» The task
Extract every line of the listing below and reproduce each one character for character.

## begin Extracted information

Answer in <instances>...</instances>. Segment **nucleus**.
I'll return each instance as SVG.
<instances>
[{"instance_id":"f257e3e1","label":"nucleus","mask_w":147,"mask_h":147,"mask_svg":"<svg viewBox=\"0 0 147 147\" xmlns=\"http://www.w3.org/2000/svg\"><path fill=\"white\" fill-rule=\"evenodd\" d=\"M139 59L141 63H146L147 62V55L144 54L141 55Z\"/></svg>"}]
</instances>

## end Extracted information

» The solution
Answer in <instances>...</instances>. Segment **nucleus**.
I'll return each instance as SVG.
<instances>
[{"instance_id":"f257e3e1","label":"nucleus","mask_w":147,"mask_h":147,"mask_svg":"<svg viewBox=\"0 0 147 147\" xmlns=\"http://www.w3.org/2000/svg\"><path fill=\"white\" fill-rule=\"evenodd\" d=\"M139 59L141 63H146L147 62V55L144 54L141 55Z\"/></svg>"}]
</instances>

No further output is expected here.